→ WRITTEN INSTRUCTION: Quote the listing below word for word, beginning at the line that has "What distance from the" and continuing through the end of the listing.

→ STORED DATA:
━━━━━━━━━━━━━━━━━━━━━━━━━━━━━━
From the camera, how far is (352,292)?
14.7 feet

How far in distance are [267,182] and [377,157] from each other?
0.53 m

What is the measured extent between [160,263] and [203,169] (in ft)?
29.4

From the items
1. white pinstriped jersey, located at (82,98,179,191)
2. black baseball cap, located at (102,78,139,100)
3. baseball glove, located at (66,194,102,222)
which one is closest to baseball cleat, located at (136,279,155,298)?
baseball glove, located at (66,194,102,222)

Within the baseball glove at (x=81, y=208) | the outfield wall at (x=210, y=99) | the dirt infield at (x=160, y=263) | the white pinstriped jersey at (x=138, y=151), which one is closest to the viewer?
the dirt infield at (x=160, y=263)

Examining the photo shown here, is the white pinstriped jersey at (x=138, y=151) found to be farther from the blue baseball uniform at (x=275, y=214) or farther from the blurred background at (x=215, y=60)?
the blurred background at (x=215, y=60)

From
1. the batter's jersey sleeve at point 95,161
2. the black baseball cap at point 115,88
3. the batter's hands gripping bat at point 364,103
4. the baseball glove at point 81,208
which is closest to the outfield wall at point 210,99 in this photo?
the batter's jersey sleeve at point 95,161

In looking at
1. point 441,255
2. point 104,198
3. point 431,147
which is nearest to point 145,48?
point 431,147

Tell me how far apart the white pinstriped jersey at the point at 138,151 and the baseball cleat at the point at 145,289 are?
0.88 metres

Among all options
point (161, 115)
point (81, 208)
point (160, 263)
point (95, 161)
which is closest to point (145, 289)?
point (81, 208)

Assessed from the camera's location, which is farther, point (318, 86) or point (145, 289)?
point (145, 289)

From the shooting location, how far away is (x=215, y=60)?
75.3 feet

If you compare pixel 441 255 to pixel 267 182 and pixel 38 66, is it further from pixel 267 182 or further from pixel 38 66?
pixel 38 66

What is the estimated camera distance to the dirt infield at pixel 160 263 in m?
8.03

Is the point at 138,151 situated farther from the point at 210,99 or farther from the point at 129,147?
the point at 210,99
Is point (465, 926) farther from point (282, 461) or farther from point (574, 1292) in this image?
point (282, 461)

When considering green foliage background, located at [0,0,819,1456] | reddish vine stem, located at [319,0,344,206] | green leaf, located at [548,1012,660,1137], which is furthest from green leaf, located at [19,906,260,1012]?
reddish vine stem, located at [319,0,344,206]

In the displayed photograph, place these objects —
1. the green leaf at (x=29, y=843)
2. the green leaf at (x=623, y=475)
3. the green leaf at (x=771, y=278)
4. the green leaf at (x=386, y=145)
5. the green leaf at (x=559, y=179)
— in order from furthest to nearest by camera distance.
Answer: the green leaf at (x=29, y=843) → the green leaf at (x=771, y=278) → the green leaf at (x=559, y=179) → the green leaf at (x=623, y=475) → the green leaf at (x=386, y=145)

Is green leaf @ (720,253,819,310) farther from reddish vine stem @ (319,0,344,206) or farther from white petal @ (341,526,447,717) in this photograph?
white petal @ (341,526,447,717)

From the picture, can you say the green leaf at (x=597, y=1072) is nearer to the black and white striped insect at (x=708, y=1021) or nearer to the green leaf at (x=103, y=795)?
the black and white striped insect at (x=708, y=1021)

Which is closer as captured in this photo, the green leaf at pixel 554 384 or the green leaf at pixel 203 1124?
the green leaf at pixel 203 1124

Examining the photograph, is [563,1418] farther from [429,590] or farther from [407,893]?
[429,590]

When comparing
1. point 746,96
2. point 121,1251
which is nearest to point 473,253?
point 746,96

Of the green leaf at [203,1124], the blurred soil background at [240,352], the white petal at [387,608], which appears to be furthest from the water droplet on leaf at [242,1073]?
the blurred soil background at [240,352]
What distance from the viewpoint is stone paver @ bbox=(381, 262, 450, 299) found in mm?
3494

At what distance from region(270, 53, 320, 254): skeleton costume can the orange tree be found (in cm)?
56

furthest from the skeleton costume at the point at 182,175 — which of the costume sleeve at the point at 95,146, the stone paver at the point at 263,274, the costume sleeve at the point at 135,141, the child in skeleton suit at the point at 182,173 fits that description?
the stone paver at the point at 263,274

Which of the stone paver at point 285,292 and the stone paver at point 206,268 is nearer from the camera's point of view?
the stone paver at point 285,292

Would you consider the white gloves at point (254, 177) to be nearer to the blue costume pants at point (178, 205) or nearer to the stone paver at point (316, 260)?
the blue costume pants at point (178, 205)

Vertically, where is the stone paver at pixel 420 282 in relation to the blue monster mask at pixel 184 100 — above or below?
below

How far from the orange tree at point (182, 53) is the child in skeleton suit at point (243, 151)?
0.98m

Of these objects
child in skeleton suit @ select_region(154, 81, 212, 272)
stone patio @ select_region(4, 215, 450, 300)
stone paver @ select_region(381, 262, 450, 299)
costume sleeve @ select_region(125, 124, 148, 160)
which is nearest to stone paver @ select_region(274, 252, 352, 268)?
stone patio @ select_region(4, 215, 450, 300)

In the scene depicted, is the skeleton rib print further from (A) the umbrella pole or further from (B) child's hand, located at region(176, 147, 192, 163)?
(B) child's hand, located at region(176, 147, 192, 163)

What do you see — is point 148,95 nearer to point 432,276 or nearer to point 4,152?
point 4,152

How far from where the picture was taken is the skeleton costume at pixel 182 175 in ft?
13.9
━━━━━━━━━━━━━━━━━━━━━━━━━━━━━━
→ COMPLETE OUTPUT:
What distance from the viewpoint is stone paver @ bbox=(381, 262, 450, 299) found in mm?
3494

At what distance from region(270, 53, 320, 254): skeleton costume can the orange tree be found (in cm)?
56

furthest from the skeleton costume at the point at 182,175 — which of the costume sleeve at the point at 95,146, the stone paver at the point at 263,274, the costume sleeve at the point at 135,141, the child in skeleton suit at the point at 182,173 fits that description?
the stone paver at the point at 263,274

Which of the stone paver at point 285,292 and the stone paver at point 206,268 is nearer from the camera's point of view?
the stone paver at point 285,292

Would you consider the white gloves at point (254, 177) to be nearer to the blue costume pants at point (178, 205) or nearer to the stone paver at point (316, 260)?
the blue costume pants at point (178, 205)

Vertically, where is the stone paver at pixel 420 282 in relation to the blue monster mask at pixel 184 100 — above or below?
below

How far from the orange tree at point (182, 53) is the child in skeleton suit at point (243, 151)?
0.98m

Of these objects
child in skeleton suit @ select_region(154, 81, 212, 272)
stone patio @ select_region(4, 215, 450, 300)
stone paver @ select_region(381, 262, 450, 299)
costume sleeve @ select_region(125, 124, 148, 160)
which is nearest to stone paver @ select_region(274, 252, 352, 268)?
stone patio @ select_region(4, 215, 450, 300)

In the scene depicted, is the skeleton rib print further from (A) the umbrella pole or further from (B) child's hand, located at region(176, 147, 192, 163)?
(B) child's hand, located at region(176, 147, 192, 163)

What do you see — is point 148,95 nearer to point 432,276 or nearer to point 4,152?
point 4,152

How far from where the picture was taken is the skeleton costume at pixel 182 175 in ft?
13.9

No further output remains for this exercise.